Des responsables préconisent "un réseau solide’’ pour la défense des droits de l’Homme

Dakar, 18 sept (APS) - Les initiateurs d’une session de formation en droit international des droits de l’homme, ouverte lundi à Dakar, invitent les pouvoirs publics sénégalais et les défenseurs des droits de l’homme à développer "un réseau solide" pour la protection et le respect des droits humains.
 
A l’initiative de la Fondation René Cassin et de la Fondation Friedrich Naumann pour la liberté, cette session vise la promotion des droits de l’Homme dans le cadre des institutions judiciaires et administratives nationales. 
 
Cette session de formation en droit international des droits de l’homme, initiée en 2003, en est à sa 8e édition, laquelle réunit des acteurs et défenseurs des droits de l’homme d’Afrique de l’Ouest et du Centre ainsi que des étudiants et des journalistes.
 
"Depuis quelques décennies, la gestion des flux migratoires internationaux est devenue une question d’intérêt stratégique économique, social et même sécuritaire pour les Etats et la problématique de la migration figure de manière générale en bonne place à l’ordre du jour de la communication internationale" indique le document.
 
Selon cette source, "il importe d’ancrer dans les débats, une approche fondée sur le respect et la protection des droits de l’homme qui garantisse la dignité de la personne humaine dans chaque trajectoire migratoire entreprise".
 
Intervenant au cours de cette rencontre, Diatourou Ndiaye, directeur de cabinet du Premier ministre Mahammed Boun Abdallah Dionne, a rappelé l’importance du phénomène migratoire à travers l’histoire de l’humanité.
 
"En tout temps, a-t-il dit, l’être humain s’est illustré par le besoin d’échanger et de circuler librement.
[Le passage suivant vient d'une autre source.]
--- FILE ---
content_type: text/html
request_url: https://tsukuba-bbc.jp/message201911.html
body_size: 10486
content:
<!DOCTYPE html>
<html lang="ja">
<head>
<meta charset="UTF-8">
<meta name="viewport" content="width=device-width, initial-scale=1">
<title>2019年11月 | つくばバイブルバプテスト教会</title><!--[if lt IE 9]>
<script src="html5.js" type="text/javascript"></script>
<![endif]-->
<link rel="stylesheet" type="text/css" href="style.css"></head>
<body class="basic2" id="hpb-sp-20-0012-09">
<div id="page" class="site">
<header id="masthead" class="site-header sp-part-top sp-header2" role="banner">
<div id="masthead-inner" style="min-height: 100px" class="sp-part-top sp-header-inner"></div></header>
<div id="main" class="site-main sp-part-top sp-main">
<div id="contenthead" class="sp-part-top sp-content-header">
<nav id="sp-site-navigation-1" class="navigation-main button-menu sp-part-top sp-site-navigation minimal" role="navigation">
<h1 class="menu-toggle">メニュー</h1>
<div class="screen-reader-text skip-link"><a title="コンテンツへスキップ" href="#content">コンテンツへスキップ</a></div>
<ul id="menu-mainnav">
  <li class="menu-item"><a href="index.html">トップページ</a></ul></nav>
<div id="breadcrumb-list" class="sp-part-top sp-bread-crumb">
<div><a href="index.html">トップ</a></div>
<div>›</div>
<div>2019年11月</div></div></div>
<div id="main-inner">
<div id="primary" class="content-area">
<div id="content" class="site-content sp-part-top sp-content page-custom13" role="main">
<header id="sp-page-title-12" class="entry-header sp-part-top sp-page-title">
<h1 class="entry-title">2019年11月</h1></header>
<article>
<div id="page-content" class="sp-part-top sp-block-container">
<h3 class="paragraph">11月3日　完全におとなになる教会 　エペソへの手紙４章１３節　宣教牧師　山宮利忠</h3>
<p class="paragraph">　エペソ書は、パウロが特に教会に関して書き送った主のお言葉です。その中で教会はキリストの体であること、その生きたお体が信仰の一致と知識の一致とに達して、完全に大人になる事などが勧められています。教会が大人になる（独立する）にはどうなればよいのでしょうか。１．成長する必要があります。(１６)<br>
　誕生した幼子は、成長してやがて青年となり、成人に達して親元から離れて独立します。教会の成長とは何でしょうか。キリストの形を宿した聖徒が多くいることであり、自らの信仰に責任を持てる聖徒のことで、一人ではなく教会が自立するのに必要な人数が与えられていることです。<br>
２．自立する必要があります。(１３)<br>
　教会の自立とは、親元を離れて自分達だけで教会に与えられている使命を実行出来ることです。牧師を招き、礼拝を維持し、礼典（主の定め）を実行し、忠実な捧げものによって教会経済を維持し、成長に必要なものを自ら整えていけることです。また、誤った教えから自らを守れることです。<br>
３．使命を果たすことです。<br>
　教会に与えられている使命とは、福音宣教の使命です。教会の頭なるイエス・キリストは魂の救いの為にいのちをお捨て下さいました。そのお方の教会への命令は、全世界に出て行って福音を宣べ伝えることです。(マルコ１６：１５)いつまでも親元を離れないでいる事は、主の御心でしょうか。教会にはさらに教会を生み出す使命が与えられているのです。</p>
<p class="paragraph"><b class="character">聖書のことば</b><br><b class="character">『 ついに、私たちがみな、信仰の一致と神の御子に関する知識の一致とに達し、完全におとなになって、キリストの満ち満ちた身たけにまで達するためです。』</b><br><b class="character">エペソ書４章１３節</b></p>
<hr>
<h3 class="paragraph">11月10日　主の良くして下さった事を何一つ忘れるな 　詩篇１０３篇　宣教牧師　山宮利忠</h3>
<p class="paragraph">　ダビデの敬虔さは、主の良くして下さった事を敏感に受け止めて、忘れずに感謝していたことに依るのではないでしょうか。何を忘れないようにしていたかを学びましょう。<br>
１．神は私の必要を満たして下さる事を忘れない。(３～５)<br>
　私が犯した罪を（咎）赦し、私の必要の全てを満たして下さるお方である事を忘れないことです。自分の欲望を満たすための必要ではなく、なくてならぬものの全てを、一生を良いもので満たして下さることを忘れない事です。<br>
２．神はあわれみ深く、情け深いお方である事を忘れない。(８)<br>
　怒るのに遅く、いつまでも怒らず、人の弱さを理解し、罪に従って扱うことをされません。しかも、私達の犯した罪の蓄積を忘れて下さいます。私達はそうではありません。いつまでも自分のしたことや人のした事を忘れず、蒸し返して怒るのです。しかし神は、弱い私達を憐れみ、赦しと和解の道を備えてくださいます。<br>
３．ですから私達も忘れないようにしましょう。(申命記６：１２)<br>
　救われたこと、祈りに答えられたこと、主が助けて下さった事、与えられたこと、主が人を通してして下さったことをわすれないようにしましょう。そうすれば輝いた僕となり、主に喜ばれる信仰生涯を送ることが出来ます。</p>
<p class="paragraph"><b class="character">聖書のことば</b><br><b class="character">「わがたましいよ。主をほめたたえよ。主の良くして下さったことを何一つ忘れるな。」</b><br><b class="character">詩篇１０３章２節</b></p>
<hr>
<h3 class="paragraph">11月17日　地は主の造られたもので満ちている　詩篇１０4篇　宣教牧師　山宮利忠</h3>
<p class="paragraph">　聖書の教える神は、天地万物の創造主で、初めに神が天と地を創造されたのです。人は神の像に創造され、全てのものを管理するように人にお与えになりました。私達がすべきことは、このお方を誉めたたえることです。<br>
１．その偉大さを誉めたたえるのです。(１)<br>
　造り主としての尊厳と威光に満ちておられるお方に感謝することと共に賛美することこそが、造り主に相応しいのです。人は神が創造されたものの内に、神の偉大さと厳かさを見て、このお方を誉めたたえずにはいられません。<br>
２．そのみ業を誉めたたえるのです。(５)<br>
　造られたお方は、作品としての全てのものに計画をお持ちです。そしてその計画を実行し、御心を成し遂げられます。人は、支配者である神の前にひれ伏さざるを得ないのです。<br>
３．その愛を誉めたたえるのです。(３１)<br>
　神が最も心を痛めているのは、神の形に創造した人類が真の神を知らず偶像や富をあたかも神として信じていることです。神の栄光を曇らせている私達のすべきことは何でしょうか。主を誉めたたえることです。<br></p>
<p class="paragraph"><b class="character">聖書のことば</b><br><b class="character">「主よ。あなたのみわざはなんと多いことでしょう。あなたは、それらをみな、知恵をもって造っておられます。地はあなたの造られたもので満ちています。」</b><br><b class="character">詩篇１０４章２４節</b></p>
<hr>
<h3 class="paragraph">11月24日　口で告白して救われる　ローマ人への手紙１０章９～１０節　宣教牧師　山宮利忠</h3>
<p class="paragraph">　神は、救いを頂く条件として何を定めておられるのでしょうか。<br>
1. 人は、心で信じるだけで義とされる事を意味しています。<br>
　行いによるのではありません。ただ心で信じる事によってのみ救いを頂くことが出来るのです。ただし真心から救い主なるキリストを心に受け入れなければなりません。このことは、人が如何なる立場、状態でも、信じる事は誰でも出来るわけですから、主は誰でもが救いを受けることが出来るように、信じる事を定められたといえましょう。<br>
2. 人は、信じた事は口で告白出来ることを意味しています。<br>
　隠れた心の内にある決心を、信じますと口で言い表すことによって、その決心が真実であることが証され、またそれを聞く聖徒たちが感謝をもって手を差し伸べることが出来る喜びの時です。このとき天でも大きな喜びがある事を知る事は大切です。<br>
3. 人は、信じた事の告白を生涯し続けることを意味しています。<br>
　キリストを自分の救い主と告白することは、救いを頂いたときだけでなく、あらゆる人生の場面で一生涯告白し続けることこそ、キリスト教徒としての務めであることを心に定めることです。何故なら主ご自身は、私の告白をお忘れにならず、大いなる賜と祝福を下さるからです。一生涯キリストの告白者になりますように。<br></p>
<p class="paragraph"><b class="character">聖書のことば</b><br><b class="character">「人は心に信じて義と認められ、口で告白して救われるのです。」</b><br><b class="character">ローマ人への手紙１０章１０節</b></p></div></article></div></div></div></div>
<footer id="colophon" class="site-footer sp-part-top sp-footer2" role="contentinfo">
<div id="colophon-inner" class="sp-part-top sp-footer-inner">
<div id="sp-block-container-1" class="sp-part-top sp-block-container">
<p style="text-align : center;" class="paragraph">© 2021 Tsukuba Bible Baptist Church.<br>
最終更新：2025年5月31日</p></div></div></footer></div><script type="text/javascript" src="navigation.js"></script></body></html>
Il revient aux acteurs et aux Etats de protéger les droits de l’homme qui garantissent la dignité de la personne".
 
"Les Etats, eu égard à leurs responsabilités de protéger, doivent veiller à ce que la migration intervienne dans un contexte équitable et dans le respect de la dignité de la personne conformément aux normes du droit international", a ajouté le directeur de cabinet du Premier ministre.